▸ Problem 1:
From the CP/M-68K port description, retype the part starting with "This is a port" and going on through "the _LM3S9D92_ microcontroller.".
▸ Problem 2:
According to the CP/M-68K port description, what size are the disk's tracks, and what do they match?

▸ Passage for review:
[Start of Attachment]

This is a port of **CP/M-68K** to the **ARM Cortex-M3**, specifically, the

_LM3S9D92_. It builds under Windows. It is not quite ready for prime time in

that there are few applications and no documentation.



## Overview



Currently, the only supported hardware is the _LM3S9D92_ microcontroller.

Personally, I run it on an _EK-LM3S9D92_ development kit. Among other things,

the microcontroller includes a **Cortex-M3** processor, 512K of flash, 96K of

RAM, and a UART; other resources are not currently used by the system.



### Disk



The internal flash is used as a disk; essentially, **CP/M-M3** considers the

microcontroller to have a built-in 512K floppy. The disk is organized around 4K

tracks, matching the erase block size of the flash. Well, technically, the flash

has 1K erase block, but there are enough interactions between the blocks that it

is easier to consider it as having a 4K erase block. The erase block is managed

by having a track cache; the cache is flushed (erasing and reprogramming the

flash block) at warm boot or when a disk write requires a different track to be

cached.

[End of Attachment]

▸ Material shown:

[Start of Attachment]

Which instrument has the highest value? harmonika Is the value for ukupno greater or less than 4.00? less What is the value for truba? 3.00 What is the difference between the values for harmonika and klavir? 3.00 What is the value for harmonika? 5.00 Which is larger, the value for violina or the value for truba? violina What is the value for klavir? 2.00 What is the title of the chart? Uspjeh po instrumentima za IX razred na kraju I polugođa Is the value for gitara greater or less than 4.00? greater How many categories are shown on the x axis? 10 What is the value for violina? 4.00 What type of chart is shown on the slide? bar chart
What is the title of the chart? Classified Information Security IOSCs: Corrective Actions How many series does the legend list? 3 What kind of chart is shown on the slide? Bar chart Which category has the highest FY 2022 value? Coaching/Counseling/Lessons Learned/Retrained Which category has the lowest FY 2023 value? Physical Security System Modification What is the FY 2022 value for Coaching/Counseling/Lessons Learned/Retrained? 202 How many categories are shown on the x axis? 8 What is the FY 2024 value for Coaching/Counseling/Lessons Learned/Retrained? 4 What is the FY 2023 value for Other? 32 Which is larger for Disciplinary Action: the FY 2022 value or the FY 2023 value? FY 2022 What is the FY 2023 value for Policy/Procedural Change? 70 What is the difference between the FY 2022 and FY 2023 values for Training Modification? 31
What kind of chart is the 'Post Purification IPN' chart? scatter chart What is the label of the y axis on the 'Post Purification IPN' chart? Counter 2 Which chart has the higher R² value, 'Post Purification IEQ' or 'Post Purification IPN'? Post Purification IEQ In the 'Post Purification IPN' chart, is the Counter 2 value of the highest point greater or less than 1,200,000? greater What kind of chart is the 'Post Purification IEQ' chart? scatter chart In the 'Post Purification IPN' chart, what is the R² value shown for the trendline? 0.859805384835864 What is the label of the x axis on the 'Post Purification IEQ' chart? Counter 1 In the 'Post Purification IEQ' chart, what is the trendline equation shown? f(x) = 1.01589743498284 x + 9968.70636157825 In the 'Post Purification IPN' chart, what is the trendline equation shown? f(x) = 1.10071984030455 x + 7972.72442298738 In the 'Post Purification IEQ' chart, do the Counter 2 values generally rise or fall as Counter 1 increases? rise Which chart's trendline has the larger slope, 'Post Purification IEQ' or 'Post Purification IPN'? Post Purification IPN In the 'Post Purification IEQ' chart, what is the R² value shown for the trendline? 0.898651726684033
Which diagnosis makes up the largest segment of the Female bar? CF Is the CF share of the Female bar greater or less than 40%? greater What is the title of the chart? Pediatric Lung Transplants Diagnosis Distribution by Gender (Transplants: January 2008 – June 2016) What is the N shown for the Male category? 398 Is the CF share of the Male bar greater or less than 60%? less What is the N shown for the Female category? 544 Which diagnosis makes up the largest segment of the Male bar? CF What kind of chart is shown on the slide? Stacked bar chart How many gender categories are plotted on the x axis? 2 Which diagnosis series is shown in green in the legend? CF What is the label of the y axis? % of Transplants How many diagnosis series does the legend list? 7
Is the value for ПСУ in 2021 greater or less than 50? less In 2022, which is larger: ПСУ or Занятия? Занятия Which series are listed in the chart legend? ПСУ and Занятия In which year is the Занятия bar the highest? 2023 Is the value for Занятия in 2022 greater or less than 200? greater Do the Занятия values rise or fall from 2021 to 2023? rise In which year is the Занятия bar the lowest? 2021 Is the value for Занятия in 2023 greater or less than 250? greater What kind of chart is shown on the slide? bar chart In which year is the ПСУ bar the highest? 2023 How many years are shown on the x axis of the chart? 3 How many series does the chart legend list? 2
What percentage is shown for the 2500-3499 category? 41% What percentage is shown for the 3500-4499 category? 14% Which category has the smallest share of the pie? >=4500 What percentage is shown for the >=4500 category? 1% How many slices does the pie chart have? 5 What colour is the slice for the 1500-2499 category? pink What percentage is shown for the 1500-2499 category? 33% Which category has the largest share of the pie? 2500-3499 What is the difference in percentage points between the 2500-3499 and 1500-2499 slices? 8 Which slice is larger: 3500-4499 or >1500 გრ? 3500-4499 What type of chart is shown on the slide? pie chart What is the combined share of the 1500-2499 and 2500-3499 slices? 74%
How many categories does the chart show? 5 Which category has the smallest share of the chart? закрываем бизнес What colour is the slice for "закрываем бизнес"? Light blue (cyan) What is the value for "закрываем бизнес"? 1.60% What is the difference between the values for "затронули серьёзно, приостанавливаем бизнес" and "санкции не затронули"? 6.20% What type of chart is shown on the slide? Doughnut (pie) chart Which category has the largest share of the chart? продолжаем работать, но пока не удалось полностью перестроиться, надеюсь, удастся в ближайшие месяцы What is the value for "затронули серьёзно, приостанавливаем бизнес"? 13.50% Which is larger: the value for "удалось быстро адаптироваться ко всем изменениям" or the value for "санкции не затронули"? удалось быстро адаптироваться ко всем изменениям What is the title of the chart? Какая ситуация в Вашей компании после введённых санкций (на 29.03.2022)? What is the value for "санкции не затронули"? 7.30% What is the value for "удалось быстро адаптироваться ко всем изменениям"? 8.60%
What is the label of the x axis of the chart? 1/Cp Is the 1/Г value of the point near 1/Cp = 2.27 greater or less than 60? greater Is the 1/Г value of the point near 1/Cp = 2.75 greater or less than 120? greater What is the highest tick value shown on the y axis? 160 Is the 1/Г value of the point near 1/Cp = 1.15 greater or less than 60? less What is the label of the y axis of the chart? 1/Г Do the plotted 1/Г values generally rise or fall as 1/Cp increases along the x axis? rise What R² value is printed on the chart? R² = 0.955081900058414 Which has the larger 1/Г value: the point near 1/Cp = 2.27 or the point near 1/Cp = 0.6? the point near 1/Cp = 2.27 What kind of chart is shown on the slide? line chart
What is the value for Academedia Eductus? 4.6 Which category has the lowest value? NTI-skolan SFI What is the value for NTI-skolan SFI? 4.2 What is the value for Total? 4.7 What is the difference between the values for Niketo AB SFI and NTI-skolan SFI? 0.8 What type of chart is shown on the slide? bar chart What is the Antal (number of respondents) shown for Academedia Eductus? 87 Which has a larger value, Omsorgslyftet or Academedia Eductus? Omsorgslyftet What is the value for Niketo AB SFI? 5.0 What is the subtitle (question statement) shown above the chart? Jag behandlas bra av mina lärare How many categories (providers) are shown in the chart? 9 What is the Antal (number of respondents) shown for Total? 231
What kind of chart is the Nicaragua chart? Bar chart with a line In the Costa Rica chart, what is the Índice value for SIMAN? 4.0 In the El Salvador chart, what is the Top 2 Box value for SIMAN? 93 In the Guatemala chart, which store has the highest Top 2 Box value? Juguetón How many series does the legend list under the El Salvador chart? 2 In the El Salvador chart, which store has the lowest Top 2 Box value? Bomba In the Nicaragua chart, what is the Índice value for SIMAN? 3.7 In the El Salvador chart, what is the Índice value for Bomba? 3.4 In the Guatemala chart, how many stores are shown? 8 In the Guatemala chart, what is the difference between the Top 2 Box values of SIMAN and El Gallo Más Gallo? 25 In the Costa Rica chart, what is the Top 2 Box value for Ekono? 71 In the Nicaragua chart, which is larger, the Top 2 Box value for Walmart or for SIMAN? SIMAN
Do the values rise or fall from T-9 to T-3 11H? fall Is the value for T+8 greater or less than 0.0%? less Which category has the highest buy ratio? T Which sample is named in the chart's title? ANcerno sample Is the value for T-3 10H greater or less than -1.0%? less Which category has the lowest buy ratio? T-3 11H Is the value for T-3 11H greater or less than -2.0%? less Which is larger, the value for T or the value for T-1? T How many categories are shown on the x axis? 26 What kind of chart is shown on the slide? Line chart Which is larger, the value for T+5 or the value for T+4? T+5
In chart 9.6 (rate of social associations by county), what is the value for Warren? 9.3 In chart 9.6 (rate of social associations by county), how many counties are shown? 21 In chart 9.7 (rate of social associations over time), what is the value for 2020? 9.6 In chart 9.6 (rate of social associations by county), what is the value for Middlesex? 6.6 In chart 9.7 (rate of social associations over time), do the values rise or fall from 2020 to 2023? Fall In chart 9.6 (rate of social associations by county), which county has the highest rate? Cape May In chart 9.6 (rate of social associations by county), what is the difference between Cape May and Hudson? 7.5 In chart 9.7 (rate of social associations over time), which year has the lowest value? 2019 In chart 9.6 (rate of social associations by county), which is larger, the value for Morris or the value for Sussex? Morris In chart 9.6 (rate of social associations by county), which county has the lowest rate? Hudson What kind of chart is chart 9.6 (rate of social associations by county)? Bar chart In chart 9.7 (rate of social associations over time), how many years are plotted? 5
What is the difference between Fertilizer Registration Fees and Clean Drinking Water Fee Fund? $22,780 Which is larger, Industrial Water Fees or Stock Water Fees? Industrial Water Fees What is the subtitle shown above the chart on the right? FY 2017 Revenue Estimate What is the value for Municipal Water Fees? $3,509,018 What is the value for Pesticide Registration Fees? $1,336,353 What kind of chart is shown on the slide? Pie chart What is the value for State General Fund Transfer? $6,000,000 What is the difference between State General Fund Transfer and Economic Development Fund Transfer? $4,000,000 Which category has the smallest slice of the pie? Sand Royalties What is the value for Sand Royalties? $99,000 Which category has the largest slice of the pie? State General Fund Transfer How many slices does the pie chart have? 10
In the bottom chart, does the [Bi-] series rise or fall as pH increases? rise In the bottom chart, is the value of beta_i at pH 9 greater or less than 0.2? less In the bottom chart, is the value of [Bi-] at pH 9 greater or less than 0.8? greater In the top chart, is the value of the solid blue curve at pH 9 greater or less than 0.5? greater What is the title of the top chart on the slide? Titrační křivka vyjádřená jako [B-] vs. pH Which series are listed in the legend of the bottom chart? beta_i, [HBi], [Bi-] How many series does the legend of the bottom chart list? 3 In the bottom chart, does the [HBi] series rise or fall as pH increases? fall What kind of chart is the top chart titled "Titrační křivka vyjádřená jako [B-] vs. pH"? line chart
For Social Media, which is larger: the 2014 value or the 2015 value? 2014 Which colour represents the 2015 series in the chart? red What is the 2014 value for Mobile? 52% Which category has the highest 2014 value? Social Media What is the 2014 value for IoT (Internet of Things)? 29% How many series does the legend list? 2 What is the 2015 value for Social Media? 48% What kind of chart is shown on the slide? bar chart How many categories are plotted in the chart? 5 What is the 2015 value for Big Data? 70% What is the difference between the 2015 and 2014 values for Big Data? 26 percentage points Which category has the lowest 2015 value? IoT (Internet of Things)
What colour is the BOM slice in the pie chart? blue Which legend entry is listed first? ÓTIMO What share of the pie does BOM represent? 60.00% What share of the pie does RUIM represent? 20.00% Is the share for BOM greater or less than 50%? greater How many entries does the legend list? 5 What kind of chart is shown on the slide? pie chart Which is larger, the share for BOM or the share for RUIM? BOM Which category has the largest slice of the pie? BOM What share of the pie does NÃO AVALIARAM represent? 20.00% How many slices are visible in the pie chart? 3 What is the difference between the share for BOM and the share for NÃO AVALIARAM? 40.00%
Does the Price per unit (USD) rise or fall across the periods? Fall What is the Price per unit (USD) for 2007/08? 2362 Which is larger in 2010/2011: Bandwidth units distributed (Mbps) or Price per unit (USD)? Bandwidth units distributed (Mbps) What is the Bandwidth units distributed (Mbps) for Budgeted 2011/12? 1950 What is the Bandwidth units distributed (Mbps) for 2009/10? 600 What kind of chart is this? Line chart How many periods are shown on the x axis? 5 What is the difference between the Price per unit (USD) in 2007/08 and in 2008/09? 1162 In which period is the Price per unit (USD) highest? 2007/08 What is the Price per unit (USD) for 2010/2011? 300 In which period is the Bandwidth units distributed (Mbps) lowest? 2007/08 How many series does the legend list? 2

[End of Attachment]

▸ Your response 1:
This is a port of **CP/M-68K** to the **ARM Cortex-M3**, specifically, the

_LM3S9D92_. It builds under Windows. It is not quite ready for prime time in

that there are few applications and no documentation.



## Overview



Currently, the only supported hardware is the _LM3S9D92_ microcontroller.

▸ Your response 2:
The tracks are 4K, matching the erase block size of the flash.